> [What to produce] Edit the data below so that every instance of "neighboring building" reads "adjacent building", and leave everything else unchanged.

────────────────

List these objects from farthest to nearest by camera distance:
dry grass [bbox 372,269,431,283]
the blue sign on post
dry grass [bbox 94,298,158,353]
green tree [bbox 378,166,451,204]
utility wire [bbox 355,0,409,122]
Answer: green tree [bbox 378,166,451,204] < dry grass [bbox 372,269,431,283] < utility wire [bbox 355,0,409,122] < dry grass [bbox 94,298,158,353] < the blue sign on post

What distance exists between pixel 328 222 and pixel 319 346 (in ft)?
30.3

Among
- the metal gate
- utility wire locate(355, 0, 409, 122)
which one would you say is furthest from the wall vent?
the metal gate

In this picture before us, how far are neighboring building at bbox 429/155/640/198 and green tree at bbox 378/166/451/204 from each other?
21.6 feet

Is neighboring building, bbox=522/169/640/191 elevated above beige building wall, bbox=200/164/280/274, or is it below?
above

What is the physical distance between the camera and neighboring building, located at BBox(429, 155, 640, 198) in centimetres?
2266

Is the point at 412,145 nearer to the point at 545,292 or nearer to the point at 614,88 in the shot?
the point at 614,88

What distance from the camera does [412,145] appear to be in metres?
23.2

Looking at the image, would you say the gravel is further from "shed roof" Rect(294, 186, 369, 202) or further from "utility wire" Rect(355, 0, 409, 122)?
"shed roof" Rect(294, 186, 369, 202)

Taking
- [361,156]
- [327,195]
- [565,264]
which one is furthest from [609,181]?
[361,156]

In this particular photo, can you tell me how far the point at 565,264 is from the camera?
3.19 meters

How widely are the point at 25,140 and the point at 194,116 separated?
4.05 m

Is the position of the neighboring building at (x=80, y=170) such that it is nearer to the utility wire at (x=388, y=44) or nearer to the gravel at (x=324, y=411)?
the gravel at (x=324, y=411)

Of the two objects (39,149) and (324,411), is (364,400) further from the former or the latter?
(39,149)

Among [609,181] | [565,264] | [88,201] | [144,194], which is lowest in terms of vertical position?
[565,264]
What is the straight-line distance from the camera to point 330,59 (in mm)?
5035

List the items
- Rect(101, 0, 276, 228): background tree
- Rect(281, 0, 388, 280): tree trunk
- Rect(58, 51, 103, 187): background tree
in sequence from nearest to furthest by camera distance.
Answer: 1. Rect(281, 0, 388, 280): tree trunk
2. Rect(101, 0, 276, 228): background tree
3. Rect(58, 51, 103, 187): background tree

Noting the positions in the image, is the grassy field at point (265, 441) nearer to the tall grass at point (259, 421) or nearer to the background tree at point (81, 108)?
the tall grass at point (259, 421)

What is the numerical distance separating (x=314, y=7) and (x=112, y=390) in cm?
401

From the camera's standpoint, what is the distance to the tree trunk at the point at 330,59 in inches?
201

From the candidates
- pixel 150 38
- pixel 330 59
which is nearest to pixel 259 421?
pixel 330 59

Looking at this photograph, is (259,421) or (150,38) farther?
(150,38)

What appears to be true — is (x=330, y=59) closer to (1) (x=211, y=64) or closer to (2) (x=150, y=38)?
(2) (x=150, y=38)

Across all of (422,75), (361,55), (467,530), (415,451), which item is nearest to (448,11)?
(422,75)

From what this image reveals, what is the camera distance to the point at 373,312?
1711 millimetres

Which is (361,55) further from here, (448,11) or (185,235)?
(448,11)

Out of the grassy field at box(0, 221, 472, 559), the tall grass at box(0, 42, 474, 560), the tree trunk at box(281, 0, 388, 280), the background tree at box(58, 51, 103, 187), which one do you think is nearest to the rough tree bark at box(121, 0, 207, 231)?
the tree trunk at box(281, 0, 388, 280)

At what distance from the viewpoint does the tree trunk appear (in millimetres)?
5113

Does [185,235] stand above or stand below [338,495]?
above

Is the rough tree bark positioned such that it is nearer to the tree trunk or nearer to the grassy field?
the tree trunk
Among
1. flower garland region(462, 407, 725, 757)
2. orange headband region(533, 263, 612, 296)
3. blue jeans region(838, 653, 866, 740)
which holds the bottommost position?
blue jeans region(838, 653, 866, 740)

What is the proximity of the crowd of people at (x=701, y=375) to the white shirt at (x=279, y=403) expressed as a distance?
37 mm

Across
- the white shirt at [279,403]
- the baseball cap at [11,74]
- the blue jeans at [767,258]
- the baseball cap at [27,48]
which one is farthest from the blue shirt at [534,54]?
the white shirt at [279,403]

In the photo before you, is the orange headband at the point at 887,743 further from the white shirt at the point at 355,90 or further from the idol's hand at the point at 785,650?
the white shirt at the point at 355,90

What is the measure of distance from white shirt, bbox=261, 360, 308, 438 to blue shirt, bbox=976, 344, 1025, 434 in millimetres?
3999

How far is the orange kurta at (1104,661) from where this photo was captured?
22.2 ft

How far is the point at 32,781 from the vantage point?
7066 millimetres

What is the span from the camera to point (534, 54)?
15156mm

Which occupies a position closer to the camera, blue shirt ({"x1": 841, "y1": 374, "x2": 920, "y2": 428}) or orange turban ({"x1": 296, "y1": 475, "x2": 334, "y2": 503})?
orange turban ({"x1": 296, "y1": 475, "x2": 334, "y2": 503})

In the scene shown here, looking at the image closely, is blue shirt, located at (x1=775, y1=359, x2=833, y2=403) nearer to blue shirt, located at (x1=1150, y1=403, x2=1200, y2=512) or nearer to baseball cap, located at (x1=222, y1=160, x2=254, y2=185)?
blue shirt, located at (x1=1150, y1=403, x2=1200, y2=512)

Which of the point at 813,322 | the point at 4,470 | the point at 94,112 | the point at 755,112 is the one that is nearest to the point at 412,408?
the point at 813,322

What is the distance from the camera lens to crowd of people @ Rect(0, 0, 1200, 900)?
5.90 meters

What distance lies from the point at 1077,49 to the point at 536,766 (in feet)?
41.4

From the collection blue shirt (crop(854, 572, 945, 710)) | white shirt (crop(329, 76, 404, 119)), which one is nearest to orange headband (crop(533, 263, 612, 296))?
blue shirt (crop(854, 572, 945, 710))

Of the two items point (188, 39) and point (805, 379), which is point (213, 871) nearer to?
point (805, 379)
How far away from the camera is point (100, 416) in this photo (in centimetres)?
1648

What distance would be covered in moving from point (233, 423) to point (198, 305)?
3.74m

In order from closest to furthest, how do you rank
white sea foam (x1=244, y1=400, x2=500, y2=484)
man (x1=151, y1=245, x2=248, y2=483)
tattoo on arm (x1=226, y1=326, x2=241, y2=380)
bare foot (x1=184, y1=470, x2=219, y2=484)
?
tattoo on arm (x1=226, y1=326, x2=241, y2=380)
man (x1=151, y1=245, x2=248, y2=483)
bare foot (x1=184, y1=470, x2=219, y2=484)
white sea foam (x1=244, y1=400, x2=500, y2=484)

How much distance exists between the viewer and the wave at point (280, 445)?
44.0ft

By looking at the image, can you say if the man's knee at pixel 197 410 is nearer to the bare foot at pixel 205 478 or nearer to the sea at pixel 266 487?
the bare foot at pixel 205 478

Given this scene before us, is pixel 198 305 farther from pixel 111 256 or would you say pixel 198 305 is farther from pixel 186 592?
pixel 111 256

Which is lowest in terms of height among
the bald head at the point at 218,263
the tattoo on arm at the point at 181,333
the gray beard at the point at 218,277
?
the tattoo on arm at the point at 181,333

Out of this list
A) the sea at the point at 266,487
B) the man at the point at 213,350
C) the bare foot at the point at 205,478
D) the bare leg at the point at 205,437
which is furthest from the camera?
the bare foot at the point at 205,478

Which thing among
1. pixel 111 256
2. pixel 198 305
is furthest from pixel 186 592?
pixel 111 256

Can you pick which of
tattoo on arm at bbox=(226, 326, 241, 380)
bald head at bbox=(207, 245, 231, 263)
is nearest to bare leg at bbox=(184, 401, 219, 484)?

────────────────

> [The reply]
List these objects from farthest to nearest by camera distance:
dry grass [bbox 372,269,431,283]
the blue sign on post
dry grass [bbox 94,298,158,353]
green tree [bbox 378,166,451,204]
utility wire [bbox 355,0,409,122]
Answer: green tree [bbox 378,166,451,204] < dry grass [bbox 372,269,431,283] < utility wire [bbox 355,0,409,122] < dry grass [bbox 94,298,158,353] < the blue sign on post

What distance exists between pixel 328 222 and pixel 319 346 (in ft)?
30.3

Among
- the metal gate
- utility wire locate(355, 0, 409, 122)
which one would you say is furthest from the wall vent?
the metal gate

In this picture before us, how far are adjacent building at bbox 429/155/640/198 and green tree at bbox 378/166/451/204 from each other?
21.6 feet

Is adjacent building, bbox=522/169/640/191 elevated above beige building wall, bbox=200/164/280/274, or is it below?
above

What is the physical distance between the camera and adjacent building, located at BBox(429, 155, 640, 198) in centimetres?
2266

Is the point at 412,145 nearer to the point at 545,292 or nearer to the point at 614,88 in the shot?
the point at 614,88

What distance from the camera does [412,145] appear to be in metres?
23.2

Looking at the image, would you say the gravel is further from "shed roof" Rect(294, 186, 369, 202) or further from "utility wire" Rect(355, 0, 409, 122)?
"shed roof" Rect(294, 186, 369, 202)

Taking
- [361,156]
- [327,195]
- [565,264]
which one is furthest from [609,181]?
[361,156]

In this particular photo, can you tell me how far the point at 565,264 is from the camera?
3.19 meters

How widely are the point at 25,140 and the point at 194,116 separated?
4.05 m

Is the position of the adjacent building at (x=80, y=170) such that it is nearer to the utility wire at (x=388, y=44) or nearer to the gravel at (x=324, y=411)?
the gravel at (x=324, y=411)

Of the two objects (39,149) and (324,411), is (364,400) further from the former or the latter?
(39,149)

Among [609,181] | [565,264] | [88,201] | [144,194], which is lowest in terms of vertical position?
[565,264]
What is the straight-line distance from the camera to point 330,59 (in mm)?
5035

List the items
- Rect(101, 0, 276, 228): background tree
- Rect(281, 0, 388, 280): tree trunk
- Rect(58, 51, 103, 187): background tree
in sequence from nearest to furthest by camera distance.
Answer: 1. Rect(281, 0, 388, 280): tree trunk
2. Rect(101, 0, 276, 228): background tree
3. Rect(58, 51, 103, 187): background tree

Noting the positions in the image, is the grassy field at point (265, 441) nearer to the tall grass at point (259, 421) or nearer to the background tree at point (81, 108)?
the tall grass at point (259, 421)

What is the numerical distance separating (x=314, y=7) and (x=112, y=390) in cm?
401

From the camera's standpoint, what is the distance to the tree trunk at the point at 330,59 in inches?
201

From the candidates
- pixel 150 38
- pixel 330 59
which is nearest to pixel 259 421?
pixel 330 59

Looking at this photograph, is (259,421) or (150,38) farther?
(150,38)

What appears to be true — is (x=330, y=59) closer to (1) (x=211, y=64) or closer to (2) (x=150, y=38)?
(2) (x=150, y=38)

Across all of (422,75), (361,55), (467,530), (415,451), which item is nearest to (448,11)?
(422,75)

From what this image reveals, what is the camera distance to the point at 373,312?
1711 millimetres

Which is (361,55) further from here, (448,11) or (185,235)?
(448,11)

Out of the grassy field at box(0, 221, 472, 559), the tall grass at box(0, 42, 474, 560), the tree trunk at box(281, 0, 388, 280), the background tree at box(58, 51, 103, 187), which one do you think is nearest to the rough tree bark at box(121, 0, 207, 231)?
the tree trunk at box(281, 0, 388, 280)

At what distance from the viewpoint does the tree trunk appear (in millimetres)?
5113

Does [185,235] stand above or stand below [338,495]?
above

Is the rough tree bark positioned such that it is nearer to the tree trunk or nearer to the grassy field?
the tree trunk
Among
1. flower garland region(462, 407, 725, 757)
2. orange headband region(533, 263, 612, 296)
3. blue jeans region(838, 653, 866, 740)
which holds the bottommost position?
blue jeans region(838, 653, 866, 740)

What is the proximity of the crowd of people at (x=701, y=375) to the white shirt at (x=279, y=403) expressed as a distance?
37 mm

Across
- the white shirt at [279,403]
- the baseball cap at [11,74]
- the blue jeans at [767,258]
- the baseball cap at [27,48]
which one is farthest from the blue shirt at [534,54]?
the white shirt at [279,403]

In the photo before you, is the orange headband at the point at 887,743 further from the white shirt at the point at 355,90 or further from the idol's hand at the point at 785,650?
the white shirt at the point at 355,90

What is the measure of distance from white shirt, bbox=261, 360, 308, 438 to blue shirt, bbox=976, 344, 1025, 434 in millimetres?
3999

How far is the orange kurta at (1104,661) from where this photo was captured?
22.2 ft

How far is the point at 32,781 from the vantage point?
7066 millimetres

What is the span from the camera to point (534, 54)?
15156mm

Which occupies a position closer to the camera, blue shirt ({"x1": 841, "y1": 374, "x2": 920, "y2": 428}) or orange turban ({"x1": 296, "y1": 475, "x2": 334, "y2": 503})?
orange turban ({"x1": 296, "y1": 475, "x2": 334, "y2": 503})

In the scene shown here, looking at the image closely, is blue shirt, located at (x1=775, y1=359, x2=833, y2=403) nearer to blue shirt, located at (x1=1150, y1=403, x2=1200, y2=512) or nearer to baseball cap, located at (x1=222, y1=160, x2=254, y2=185)?
blue shirt, located at (x1=1150, y1=403, x2=1200, y2=512)

Which of the point at 813,322 | the point at 4,470 | the point at 94,112 | the point at 755,112 is the one that is nearest to the point at 412,408?
the point at 813,322

What is the distance from the camera lens to crowd of people @ Rect(0, 0, 1200, 900)?
5.90 meters

What distance lies from the point at 1077,49 to the point at 536,766 (in feet)?
41.4

From the collection blue shirt (crop(854, 572, 945, 710)) | white shirt (crop(329, 76, 404, 119)), which one is nearest to orange headband (crop(533, 263, 612, 296))?
blue shirt (crop(854, 572, 945, 710))

Of the two items point (188, 39) and point (805, 379), which is point (213, 871) nearer to?
point (805, 379)
How far away from the camera is point (100, 416) in this photo (in centimetres)?
1648

What distance would be covered in moving from point (233, 423) to point (198, 305)?
3.74m

In order from closest to furthest, how do you rank
white sea foam (x1=244, y1=400, x2=500, y2=484)
man (x1=151, y1=245, x2=248, y2=483)
tattoo on arm (x1=226, y1=326, x2=241, y2=380)
bare foot (x1=184, y1=470, x2=219, y2=484)
?
tattoo on arm (x1=226, y1=326, x2=241, y2=380)
man (x1=151, y1=245, x2=248, y2=483)
bare foot (x1=184, y1=470, x2=219, y2=484)
white sea foam (x1=244, y1=400, x2=500, y2=484)

How much distance exists between the viewer and the wave at point (280, 445)?
44.0ft

By looking at the image, can you say if the man's knee at pixel 197 410 is nearer to the bare foot at pixel 205 478 or nearer to the sea at pixel 266 487?
the bare foot at pixel 205 478

Given this scene before us, is pixel 198 305 farther from pixel 111 256 or would you say pixel 198 305 is farther from pixel 186 592?
pixel 111 256

Which is lowest in terms of height among
the bald head at the point at 218,263
the tattoo on arm at the point at 181,333
the gray beard at the point at 218,277
?
the tattoo on arm at the point at 181,333

Out of this list
A) the sea at the point at 266,487
B) the man at the point at 213,350
C) the bare foot at the point at 205,478
D) the bare leg at the point at 205,437
which is furthest from the camera?
the bare foot at the point at 205,478

Which thing among
1. pixel 111 256
2. pixel 198 305
is furthest from pixel 186 592?
pixel 111 256

Can you pick which of
tattoo on arm at bbox=(226, 326, 241, 380)
bald head at bbox=(207, 245, 231, 263)
is nearest to bare leg at bbox=(184, 401, 219, 484)?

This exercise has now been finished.